Diktator unerwünscht
Spuren eines rätselhaften Nachrichtendienstes des 3.Reiches
Bernd Willing
Im Zusammenhang mit Bauarbeiten wurde im Herbst 1999 Fluchtgepäck aus dem Amt 8 des Führungshauptamts ausgegraben, darunter auch etwas stark gülleverseuchtes Schriftgut. Archive lehnten deshalb eine Übernahme und jegliche Unterstützung ab. Die darauf hin selbst vorgenommene Analyse ergab einen tiefen Einblick in die wirtschaftliche Situation in den letzten Kriegsjahren. Ein vor Kriegsausbruch aus USA zurückgekehrter deutscher Wissenschaftler übt heftige Kritik an der vorgefundenen deutschen Produktionspraxis in Verbindung mit der völlig unzureichenden Verwertung neuer wissenschaftlicher Erkenntnisse. Er stellt seine vergeblichen Bemühungen vor und wechselt gegen Ende des Jahres 1943 aus seinem Betrieb in das o.g. Amt. Dort entsteht, vermutlich auch unter seiner Mitwirkung, ein komplettes Konzept für eine neue Reichsstelle, einen bisher völlig unbekannten Nachrichtendienst, welcher bisher uneffektive Vorgänger ablösen soll. Seltsam ist darin das Lob amerikanischer Demokratie in Form der betrieblichen Mitbestimmung und die Ablehnung des antiquierten Diktator-Prinzips. So wird vorgeschlagen, möglichst keine Gesetze zu verletzen. Reisende sollen für die Entnahme und Auswertung mitgeführter Unterlagen entschädigt werden. Statt von Welteroberung ist von Wettbewerb der Nationen die Rede. Natürlich steht als Hauptziel die Stärkung des Systems im Mittelpunkt, aber das war ja auch bei den Widerständlern um Stauffenberg der Fall. Es scheint so, dass es, neben der kommunistischen und militärischen, in Kreisen der technischen Intelligenz noch eine dritte Form von Widerstand gegen den Diktator gegeben hat.
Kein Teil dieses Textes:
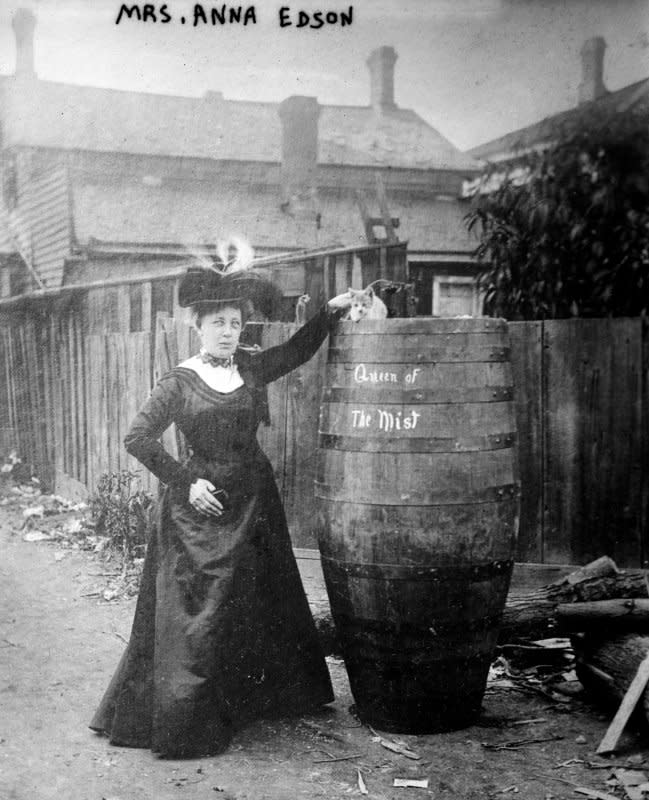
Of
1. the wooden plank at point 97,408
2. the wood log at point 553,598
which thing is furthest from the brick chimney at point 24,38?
the wood log at point 553,598

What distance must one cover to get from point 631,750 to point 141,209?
784 centimetres

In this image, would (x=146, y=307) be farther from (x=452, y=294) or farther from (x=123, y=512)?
(x=452, y=294)

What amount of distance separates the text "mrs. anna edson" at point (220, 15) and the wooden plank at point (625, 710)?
2.78 metres

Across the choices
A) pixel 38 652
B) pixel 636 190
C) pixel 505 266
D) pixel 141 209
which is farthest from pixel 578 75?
pixel 141 209

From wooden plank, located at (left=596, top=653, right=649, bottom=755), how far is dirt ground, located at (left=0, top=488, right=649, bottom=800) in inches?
2.0

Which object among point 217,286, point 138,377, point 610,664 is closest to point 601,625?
point 610,664

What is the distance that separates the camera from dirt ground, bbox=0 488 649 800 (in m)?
2.89

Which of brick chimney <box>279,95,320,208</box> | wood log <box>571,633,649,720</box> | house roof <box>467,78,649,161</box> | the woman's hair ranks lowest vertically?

Die aufgefundenen Dokumente waren zum Teil mit hoher Wahrscheinlichkeit Unikate, da es bundesweit keine internen Informationen über die Informationsabteilung 2 im Amt 8 gibt. Reste davon werden deshalb bruchstückhaft als „kommentierte Teil- oder Vollzitate aus unveröffentlichter, nicht mehr existenter inneramtlicher Quelle“ wiedergegeben und damit der Nachwelt bewahrt. Namen von Personen, soweit überhaupt noch ermittelbar, bleiben aus rechtlichen Gründen ungenannt.
Die hohe Brisanz dieses Teils des Fluchtgepäcks lässt vermuten, dass die erheblichen Erdarbeiten zur Vergrabung, insbesondere auch der mitgeführten Labortechnik, von hierzu gezwungenen Personen ausgeführt werden mussten, die man als Mitwisser beseitigt hat. Entsprechende Verdachtsmomente werden aufgeführt.